L’identification à une œuvre de beauté, telle un paysage, une maison ou une peinture (certaines maisons anciennes ou très modernes peuvent être considérées comme de véritables œuvres d’art) suscite parfois de telles émotions qu’elles participent au phénomène d’empathie. Déjà, à la fin du XIXe siècle en Allemagne, un courant esthétique s’intéressait à l’einfühlung (ein signifiant en dedans et fuhlen signifiant sentir). Dans le contexte du romantisme allemand « faire Un avec l’œuvre de beauté » privilégie le sentir par rapport au réfléchir et favorise l’expression de la sensibilité, les fantaisies de l’imagination et la communication avec la nature1.

C’est essentiellement de ce phénomène-là dont discutent les deux auteurs Pierre Thibault, architecte et François Cardinal, journaliste spécialiste de l’architecture. À la question Et si la beauté rendait heureux? les deux en font la démonstration à travers la description de quatre espaces aménagés par l’architecte où les mots « nature », « écoute », « osmose avec l’environnement », « liberté » et « sérénité » ont contribué à la qualité des environnements créés. Ajoutons à ces termes le mot « spiritualité » dans le cas de l’abbaye des Cisterciens érigée à St-Jean-de-Matha qui confirme qu’un contact respectueux avec la nature est garant du sentiment de bien-être.

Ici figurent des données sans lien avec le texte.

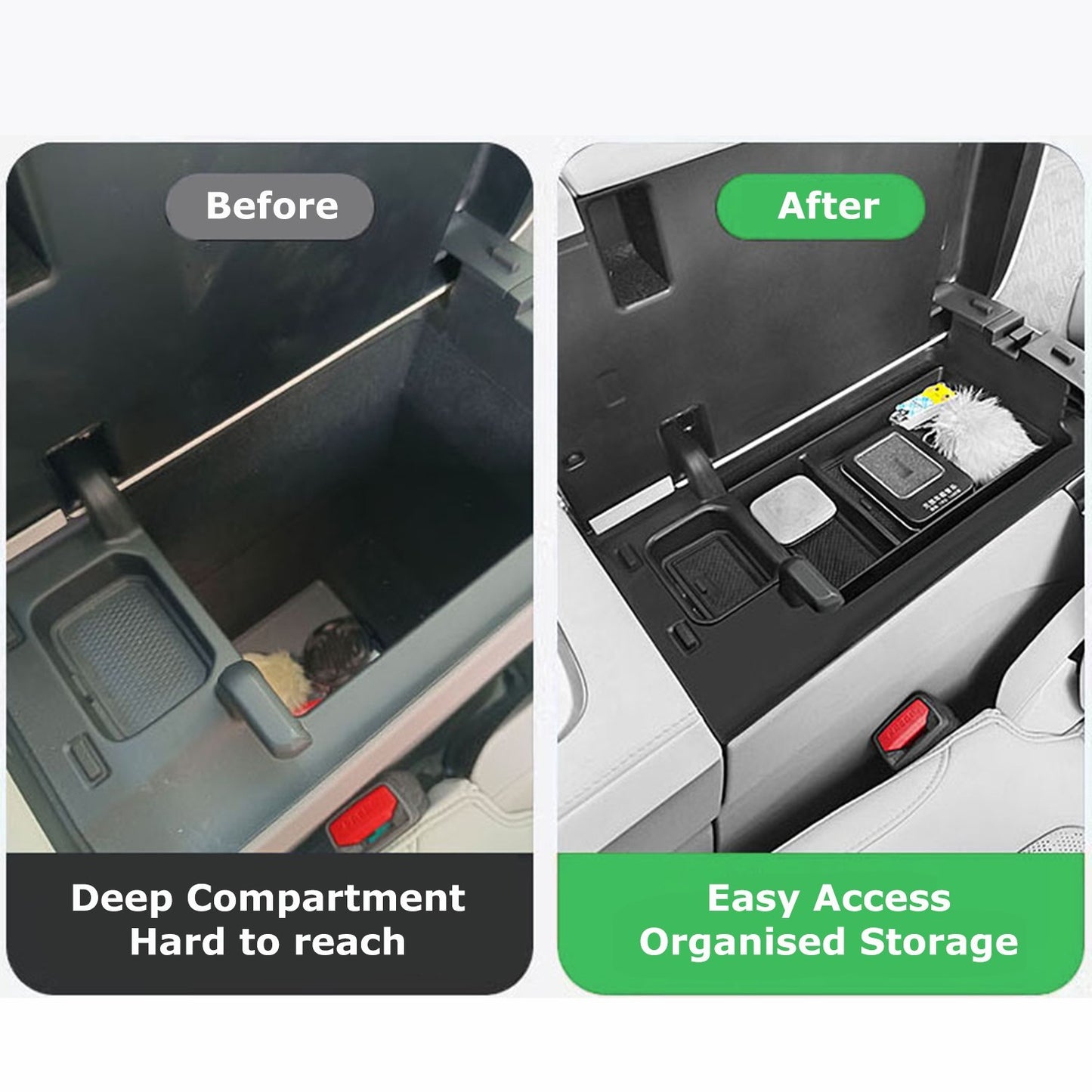 Zeekr 7X Center Console Armrest Storage Organiser Full Coverage Tray Organiser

Est discuté, dans ce contexte, l’importance d’ériger des écoles – de la maternelle à l’université – qui soient des lieux de vie où l’apprentissage est inspiré par la beauté des lieux, ce qui ne peut que faciliter la créativité et la communication.

Le cinquième lieu exploré est Copenhague, une ville réputée pour son innovation, son architecture, et son design urbain. Pourraient être invités à s’en inspirer nos édiles municipaux dans l’aménagement de nos villes.

Voici un livre magnifique dont la lecture émeut et rend heureux – M.-L. B.

1 Brunel, M.-L. & Cosnier J. (2012). L’empathie, un sixième sens. Lyon; Presses de l’Université de Lyon, 300p.


Article tiré de La Lucarne printemps 2017 (Vol XXXVIII, numéro 2).